═══ Passage ═══
Add standard country codes and names using `pycountry`.

In [16]:
dfActiveLayersCatalogue["iso2"] = ""
dfActiveLayersCatalogue["iso3"] = ""
dfActiveLayersCatalogue["country_official_name"] = ""
for i,r in dfActiveLayersCatalogue.iterrows():
    info = pycountry.countries.search_fuzzy(r.country)
    dfActiveLayersCatalogue.at[i,"iso2"] = info[0].alpha_2
    dfActiveLayersCatalogue.at[i,"iso3"] = info[0].alpha_3
    if "country_official_name" in info[0].__dict__.keys():
        dfActiveLayersCatalogue.at[i,"country_official_name"] = info[0].country_official_name
    else:
        dfActiveLayersCatalogue.at[i,"country_official_name"] = info[0].name
dfActiveLayersCatalogue["subsite_type"] = "activelayer"
dfActiveLayersCatalogue.head()

Unnamed: 0,name,subsite_id,view_url,site,site_id,site_url,country,type,code,vegetation,permafrost,elevation,data,select,iso2,iso3,country_official_name,subsite_type
0,56 Mile,227,/activelayers/view/227/,Franklin Bluff,16,/sites/view/16/,United States,Grid,U31 A,Tundra,Continuous,114.0,No,,US,USA,United States,activelayer
1,Abisko,42,/activelayers/view/42/,Abisko,6,/sites/view/6/,Sweden,Grid,S2,Forest Tundra,Discontinuous,507.0,No,,SE,SWE,Sweden,activelayer
2,Akhmelo Channel,88,/activelayers/view/88/,Cherskii,8,/sites/view/8/,Russia,Grid,R17,Forest Tundra,Continuous,5.0,Yes,,RU,RUS,Russian Federation,activelayer
3,Alazeya River,82,/activelayers/view/82/,Cherskii,8,/sites/view/8/,Russia,Grid,R22,Shrub Tundra,Continuous,60.0,Yes,,RU,RUS,Russian Federation,activelayer
4,Alexandria Fiord,27,/activelayers/view/27/,Alexandria Fiord,329,/sites/view/329/,Canada,Grid,C1,Tundra,Continuous,0.0,Yes,,CA,CAN,Canada,activelayer


### Temperatures

In [17]:
soup = BeautifulSoup(io.StringIO(boreholes_temps_page), 'lxml')
═══
◆ Exercise instructions
Resume the permafrost catalogue notebook after its final line, the one that parses the borehole temperatures page with BeautifulSoup.
═══ Material provided ═══
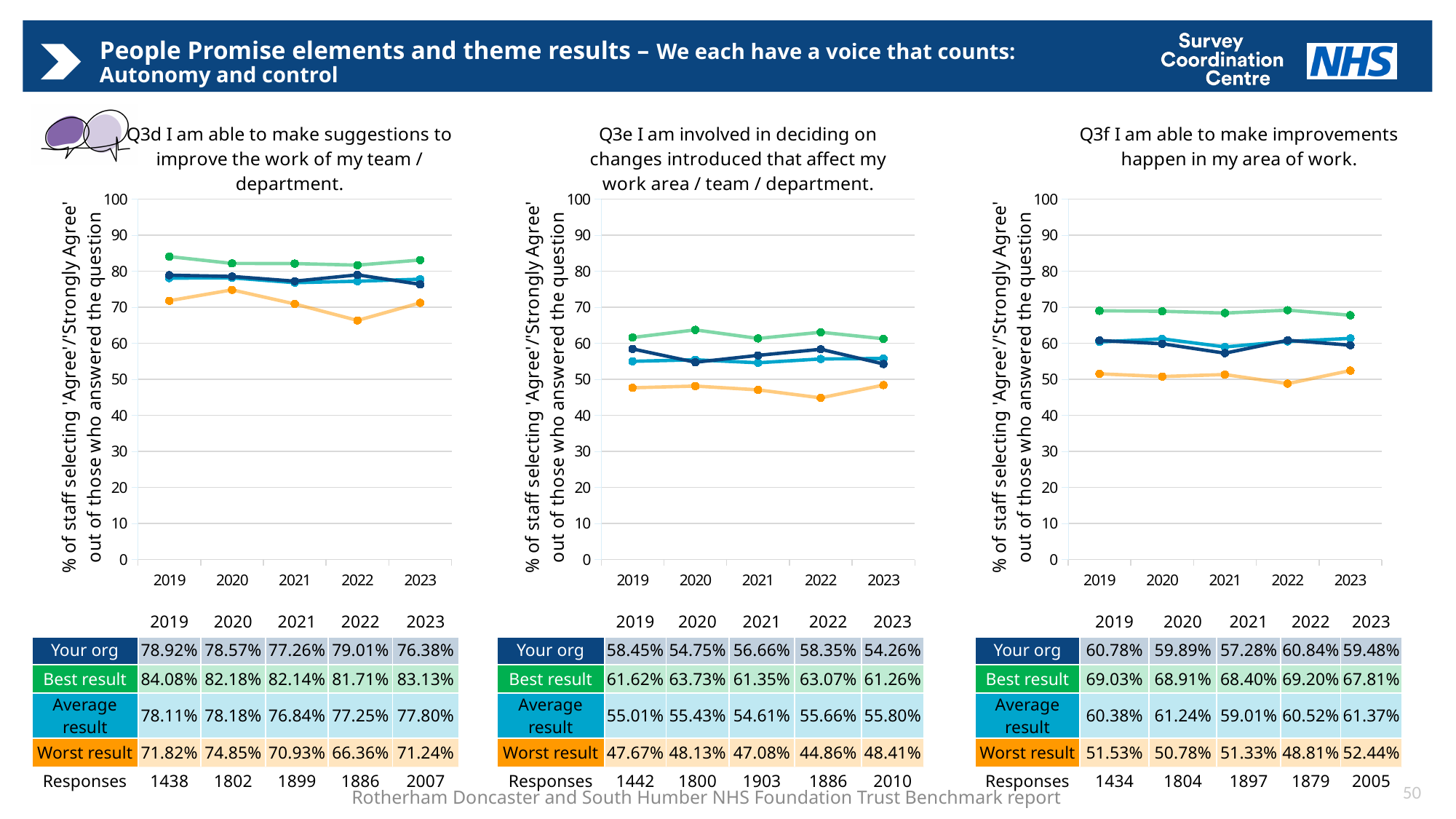
How many series are plotted in the Q3d chart? 4 In the Q3e chart (I am involved in deciding on changes introduced that affect my work area / team / department), what is the 'Best result' value for 2020? 63.73% In the Q3d chart, is the 'Your org' value for 2022 larger or smaller than the 'Average result' value for 2022? larger In the Q3f chart, what is the difference between the 'Best result' and 'Your org' values for 2019? 8.25% In the Q3d chart (I am able to make suggestions to improve the work of my team / department), what is the 'Your org' value for 2023? 76.38% In the Q3f chart (I am able to make improvements happen in my area of work), what is the 'Worst result' value for 2022? 48.81% In the Q3e chart, which year has the highest 'Your org' value? 2019 In the Q3d chart, how many responses were recorded for 2023? 2007 In the Q3d chart, which year has the lowest 'Worst result' value? 2022 What type of chart is used for Q3e? Line chart In the Q3e chart, is the 'Worst result' value for 2022 greater or less than 50? less How many years are plotted on the x axis of the Q3f chart? 5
═══
◆ Final answer
entries = []
for tr in soup.findAll("tr"):
    entry = {}
    for td in tr.findAll("td"):
        if td["data-th"] == "Gtn-P":
            entry["code"] = td.text
        else:
            entry[td["data-th"].lower()] = td.text
        if td["data-th"] == "Name":
            entry["subsite_id"] = td.contents[0]["href"].split("/")[-2]
            entry["view_url"] = td.contents[0]["href"]
        elif td["data-th"] == "Site":
            entry["site_id"] = td.contents[0]["href"].split("/")[-2]
            entry["site_url"] = td.contents[0]["href"]
    if len(entry)>0:
        entries.append(entry)
dfBoreholeTempsCatalogue = pd.DataFrame(entries)
dfBoreholeTempsCatalogue.elevation = pd.to_numeric(dfBoreholeTempsCatalogue.elevation)
print("{} Entries loaded".format(len(dfBoreholeTempsCatalogue)))

1380 Entries loaded


There is a typo in the country names, which we want to log.

In [18]:
dfBoreholeTempsCatalogue["iso2"] = ""
dfBoreholeTempsCatalogue["iso3"] = ""
dfBoreholeTempsCatalogue["country_official_name"] = ""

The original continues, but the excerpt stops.